そんな僕に鏡野は申し訳なさそうに長い長い驚くべき、僕にとっては二重の意味で驚くべき話を始めた。
「そうだね。今日は不信がらせてばかりでごめんね。はじめに、関係ない様だけど重要な事だから聞いてね、この部屋は母の研究室なの」
「え? お母さん画家じゃないの?」
思わず質問していた。あんな壁画描くのに素人だったのか。
「あれはただの母の趣味よ。画家なら描きたいからって自分の家に壁画なんて描かないでしょ。母は物理学者だったの。祖父の会社の研究室で働いてたんだけど、私ができて仕事を辞めたの。出産後もそのまま研究室には戻らず、祖父にこの家を要求したの。もともと誰かとやるより一人が好きだったから、一人でここで趣味程度に自分の研究を続けてたの。でも……」
「でも?」
僕は鏡野の母親を鏡野に重ねて考えていた、他者と交わらず一人でいる鏡野の教室での姿を。
「でも、母がここでしていた研究はただの趣味で研究を続けていたんじゃなかったの。この家や研究室がやたらと厳重に施錠されているのにも、ちゃんと理由があるの。ここで母が研究していたことは狙われていた。だから、公共の研究室には持ち込めなかった。一人で例え分野が違っていても研究し続けるしかなかったの」
「違う分野?」
訳がわからない。何を質問すればいいのかさえわからなくなってきた。今日はこればかりだ。
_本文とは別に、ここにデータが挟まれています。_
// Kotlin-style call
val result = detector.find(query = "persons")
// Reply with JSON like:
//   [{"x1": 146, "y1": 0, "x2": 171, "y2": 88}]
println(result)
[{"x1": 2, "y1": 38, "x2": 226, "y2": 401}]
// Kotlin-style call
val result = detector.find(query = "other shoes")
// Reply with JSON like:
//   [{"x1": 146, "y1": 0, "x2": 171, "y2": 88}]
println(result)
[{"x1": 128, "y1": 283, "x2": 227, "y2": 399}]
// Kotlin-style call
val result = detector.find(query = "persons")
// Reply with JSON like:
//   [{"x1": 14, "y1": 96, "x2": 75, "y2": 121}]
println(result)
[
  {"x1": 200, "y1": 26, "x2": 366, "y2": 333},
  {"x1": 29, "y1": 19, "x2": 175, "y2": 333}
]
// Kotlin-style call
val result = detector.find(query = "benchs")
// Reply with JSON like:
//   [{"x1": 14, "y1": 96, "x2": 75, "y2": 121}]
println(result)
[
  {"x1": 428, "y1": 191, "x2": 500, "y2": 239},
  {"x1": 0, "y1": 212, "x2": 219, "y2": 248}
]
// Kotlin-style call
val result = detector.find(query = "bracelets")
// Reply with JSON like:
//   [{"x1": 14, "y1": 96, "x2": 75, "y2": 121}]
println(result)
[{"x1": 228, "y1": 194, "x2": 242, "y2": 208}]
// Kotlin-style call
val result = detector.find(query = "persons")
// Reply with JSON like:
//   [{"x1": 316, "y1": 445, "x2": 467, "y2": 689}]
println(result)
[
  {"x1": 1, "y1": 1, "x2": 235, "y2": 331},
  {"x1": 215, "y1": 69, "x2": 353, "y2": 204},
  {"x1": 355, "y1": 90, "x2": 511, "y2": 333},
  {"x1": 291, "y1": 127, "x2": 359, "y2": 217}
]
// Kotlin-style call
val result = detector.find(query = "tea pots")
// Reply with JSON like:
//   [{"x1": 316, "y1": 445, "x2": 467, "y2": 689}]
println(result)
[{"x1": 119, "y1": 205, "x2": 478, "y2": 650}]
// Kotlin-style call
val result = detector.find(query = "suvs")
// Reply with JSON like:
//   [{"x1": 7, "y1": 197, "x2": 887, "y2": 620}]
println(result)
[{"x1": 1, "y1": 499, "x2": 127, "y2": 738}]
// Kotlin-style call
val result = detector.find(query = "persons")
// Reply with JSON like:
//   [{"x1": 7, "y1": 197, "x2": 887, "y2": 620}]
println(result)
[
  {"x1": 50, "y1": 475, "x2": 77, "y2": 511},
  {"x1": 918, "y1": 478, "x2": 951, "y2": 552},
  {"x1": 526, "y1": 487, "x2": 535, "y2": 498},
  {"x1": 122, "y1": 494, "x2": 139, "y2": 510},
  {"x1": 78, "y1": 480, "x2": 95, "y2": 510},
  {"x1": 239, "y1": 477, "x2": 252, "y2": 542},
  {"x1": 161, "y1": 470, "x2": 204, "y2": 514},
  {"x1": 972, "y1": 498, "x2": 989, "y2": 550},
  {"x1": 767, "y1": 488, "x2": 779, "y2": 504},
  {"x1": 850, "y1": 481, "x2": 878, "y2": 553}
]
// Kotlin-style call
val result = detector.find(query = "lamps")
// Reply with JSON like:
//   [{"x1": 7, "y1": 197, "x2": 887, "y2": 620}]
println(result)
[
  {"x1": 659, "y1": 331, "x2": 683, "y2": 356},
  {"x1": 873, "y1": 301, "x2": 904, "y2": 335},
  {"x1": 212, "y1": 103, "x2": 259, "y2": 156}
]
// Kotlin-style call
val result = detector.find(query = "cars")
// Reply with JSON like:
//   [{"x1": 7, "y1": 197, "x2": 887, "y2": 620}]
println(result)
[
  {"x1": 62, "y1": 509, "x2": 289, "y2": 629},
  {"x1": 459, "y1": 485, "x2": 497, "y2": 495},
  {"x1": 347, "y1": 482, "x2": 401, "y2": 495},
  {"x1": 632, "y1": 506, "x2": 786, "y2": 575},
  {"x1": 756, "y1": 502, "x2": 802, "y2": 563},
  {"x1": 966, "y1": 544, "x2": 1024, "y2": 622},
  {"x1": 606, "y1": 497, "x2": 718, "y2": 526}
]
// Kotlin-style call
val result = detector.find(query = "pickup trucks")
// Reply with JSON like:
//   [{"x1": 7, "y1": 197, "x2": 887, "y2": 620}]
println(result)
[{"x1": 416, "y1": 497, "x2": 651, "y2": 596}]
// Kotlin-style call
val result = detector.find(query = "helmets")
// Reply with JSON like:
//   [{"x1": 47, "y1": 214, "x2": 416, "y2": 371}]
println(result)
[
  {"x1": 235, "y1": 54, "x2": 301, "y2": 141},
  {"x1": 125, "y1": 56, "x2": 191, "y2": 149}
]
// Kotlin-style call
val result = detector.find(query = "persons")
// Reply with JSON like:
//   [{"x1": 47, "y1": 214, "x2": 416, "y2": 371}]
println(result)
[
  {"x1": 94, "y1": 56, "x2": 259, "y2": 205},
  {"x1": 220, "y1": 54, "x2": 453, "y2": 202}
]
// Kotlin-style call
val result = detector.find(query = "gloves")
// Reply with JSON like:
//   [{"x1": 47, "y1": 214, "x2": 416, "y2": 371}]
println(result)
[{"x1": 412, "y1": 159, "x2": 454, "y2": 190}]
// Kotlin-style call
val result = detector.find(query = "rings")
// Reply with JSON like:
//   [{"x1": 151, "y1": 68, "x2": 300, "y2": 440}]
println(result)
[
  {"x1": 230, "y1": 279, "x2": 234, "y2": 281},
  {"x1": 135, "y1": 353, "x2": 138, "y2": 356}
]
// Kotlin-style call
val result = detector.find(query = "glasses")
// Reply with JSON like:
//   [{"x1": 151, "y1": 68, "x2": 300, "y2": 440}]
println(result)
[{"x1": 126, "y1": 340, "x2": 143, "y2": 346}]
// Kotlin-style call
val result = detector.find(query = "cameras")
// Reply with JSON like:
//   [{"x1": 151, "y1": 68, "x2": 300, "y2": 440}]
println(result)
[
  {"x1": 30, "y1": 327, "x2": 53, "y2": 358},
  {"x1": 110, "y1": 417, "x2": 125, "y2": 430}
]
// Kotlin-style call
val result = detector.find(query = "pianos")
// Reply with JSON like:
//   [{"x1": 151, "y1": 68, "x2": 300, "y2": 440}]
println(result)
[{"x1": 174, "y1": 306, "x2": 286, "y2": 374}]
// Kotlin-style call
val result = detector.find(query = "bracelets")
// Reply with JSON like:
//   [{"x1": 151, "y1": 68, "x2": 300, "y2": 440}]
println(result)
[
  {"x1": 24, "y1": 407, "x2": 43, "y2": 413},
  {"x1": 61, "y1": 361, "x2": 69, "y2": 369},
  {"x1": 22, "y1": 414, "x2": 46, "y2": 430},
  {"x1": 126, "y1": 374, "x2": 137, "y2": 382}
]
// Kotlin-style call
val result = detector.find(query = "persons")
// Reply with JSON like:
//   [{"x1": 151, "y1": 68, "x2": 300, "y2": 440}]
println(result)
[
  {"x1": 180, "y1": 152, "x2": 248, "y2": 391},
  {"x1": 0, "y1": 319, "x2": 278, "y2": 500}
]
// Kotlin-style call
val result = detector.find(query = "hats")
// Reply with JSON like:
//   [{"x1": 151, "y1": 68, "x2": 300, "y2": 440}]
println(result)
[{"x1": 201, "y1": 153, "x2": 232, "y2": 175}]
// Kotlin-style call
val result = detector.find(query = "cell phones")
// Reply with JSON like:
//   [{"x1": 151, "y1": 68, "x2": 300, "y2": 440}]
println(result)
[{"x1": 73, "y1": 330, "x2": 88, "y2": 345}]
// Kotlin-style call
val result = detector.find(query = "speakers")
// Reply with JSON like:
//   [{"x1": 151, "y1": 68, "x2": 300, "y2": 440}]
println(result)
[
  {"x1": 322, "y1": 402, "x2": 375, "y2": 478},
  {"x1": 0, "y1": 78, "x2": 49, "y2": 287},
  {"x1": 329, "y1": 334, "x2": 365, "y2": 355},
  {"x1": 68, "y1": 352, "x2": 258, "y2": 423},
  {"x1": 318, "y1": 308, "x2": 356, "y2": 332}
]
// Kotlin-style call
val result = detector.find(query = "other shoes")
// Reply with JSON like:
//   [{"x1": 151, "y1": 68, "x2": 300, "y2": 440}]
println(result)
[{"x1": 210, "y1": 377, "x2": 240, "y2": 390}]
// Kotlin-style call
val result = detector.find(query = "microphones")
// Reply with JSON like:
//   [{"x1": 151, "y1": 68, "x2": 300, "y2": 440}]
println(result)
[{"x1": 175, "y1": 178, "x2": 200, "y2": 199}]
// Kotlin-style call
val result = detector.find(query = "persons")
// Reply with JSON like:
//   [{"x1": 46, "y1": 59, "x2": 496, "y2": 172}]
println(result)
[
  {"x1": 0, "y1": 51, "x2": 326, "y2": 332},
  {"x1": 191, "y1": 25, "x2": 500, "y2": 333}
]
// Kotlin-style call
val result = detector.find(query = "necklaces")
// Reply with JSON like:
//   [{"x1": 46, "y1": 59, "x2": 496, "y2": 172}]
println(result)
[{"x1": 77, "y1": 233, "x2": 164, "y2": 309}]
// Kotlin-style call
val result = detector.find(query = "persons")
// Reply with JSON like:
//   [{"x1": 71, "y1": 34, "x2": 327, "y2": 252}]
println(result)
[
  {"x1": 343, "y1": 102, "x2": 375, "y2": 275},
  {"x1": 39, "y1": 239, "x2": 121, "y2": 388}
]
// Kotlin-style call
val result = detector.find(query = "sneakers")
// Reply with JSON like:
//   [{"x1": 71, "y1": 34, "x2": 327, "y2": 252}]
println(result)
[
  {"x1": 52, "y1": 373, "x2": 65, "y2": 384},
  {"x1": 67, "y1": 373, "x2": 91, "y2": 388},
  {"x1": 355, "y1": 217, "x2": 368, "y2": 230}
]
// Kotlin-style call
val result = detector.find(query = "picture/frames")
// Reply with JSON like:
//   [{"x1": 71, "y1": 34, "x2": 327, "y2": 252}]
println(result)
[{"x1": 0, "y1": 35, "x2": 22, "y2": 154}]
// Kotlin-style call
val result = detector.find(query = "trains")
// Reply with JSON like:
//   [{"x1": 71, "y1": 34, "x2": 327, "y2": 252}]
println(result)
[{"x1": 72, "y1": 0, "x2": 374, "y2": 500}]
「母は物理学者だけど、そこにある機械は遺伝子を調べるもの。物理学とは関係ない。だから母は知人やいろんな関係者に得意分野以外の情報を聞いてまわったと思うの。危ない橋だけど最新で確実な情報を得る必要があったから。でも、そのせいで命を落とすことになった……」
鏡野は淡々と語る母の死さえも。ただそれがどう僕と関係あるんだろうか。まだまだ話は見えてこない。
「そのせいでって……」
聞くのもはばかられたが、こうなったら理解できるまで、話を聞くしかない。
「殺されたのよ。まだ誰がどうやって、そして命令したのは誰なのかわかっていない。はじめは犯人を突き止めることに必死だった。だけど、可能性のありそうな人は皆殺人を犯している。殺人を命令しそうな連中も皆が殺人命令を出してる。誰が母をとかが問題じゃないってわかったの。母の死に関わってようがいまいが、殺人に関わっている人は皆同罪なんだって……。あ、私が変人みたいね。これじゃ」
うん。途中から鏡野について来た事を後悔し始めていた。鏡野ってやっぱりちょっとおかしいんじゃないか、と。
「あーもー説明しても、どんどん私が怪しい人になる」
鏡野はさっき遺伝子関係の機械だと言っていたものに電源を入れ始めた。
「言葉で言ってもわからないから実際に見せてあげる。母が何を研究し、そして何故殺されなければならなかったのかを。あ、ちなみに母の死は事故死になってる。私も父も同乗していた車での事故死。私は運転席側の後部座席で父が運転していた。交差点に赤信号で先頭で停まっていたら、右折してきた車が凄いスピードで助手席に座っていた母に突っ込んできたの。母は即死だった。父は慌てて私を車外へ連れ出した。直後車は炎上した。ぶつけた車もぶつけた後、そのまま逃走しようとしてか反対車線に行こうとしてハンドルを切り損ねて電柱にぶつけて炎上して死んだわ」
「だったら殺した、ひ……」
僕の言葉に重ねるように、鏡野が話を始めた。
「殺した犯人はもう死んでる。でしょ? でも車には炎上するような仕組みのものが仕込まれていた。父の車と相手の車にもついていた。車は盗難車で犯人は普通のサラリーマンだった。お金にも困ってないし、車を盗む理由がわからない。おまけに爆発する仕組みにしてるなら自爆テロ的だけど死者は母とその男だけ。母を恨む人間関係調べたけど、その人とは全く関係なかった。父も同様。祖父まで調べたけど関係なかった。だから、不信なことが多いけど事故死にされたの。父も祖父も納得できなくて別々に調べたけど、全く何も出なかった」
鏡野はやはりその話は辛いのだろう声が沈んでいった。だが、ここまで来てわからないまま帰る訳にはいかない。鏡野がいくら辛そうでも聞くしかない。
「なんで、鏡野はそんな確信ありげに真犯人がいて、さらにそれを命令した人間までいるってわかるんだよ?」
責める気はないんだけれど話がわからな過ぎる上に、どう自分と関わって行くのか不安になってきたからか責める口調になってしまう。
と、どうやら先程電源を入れた機械が使えるようになったらしい。明らかに機械音が変わった。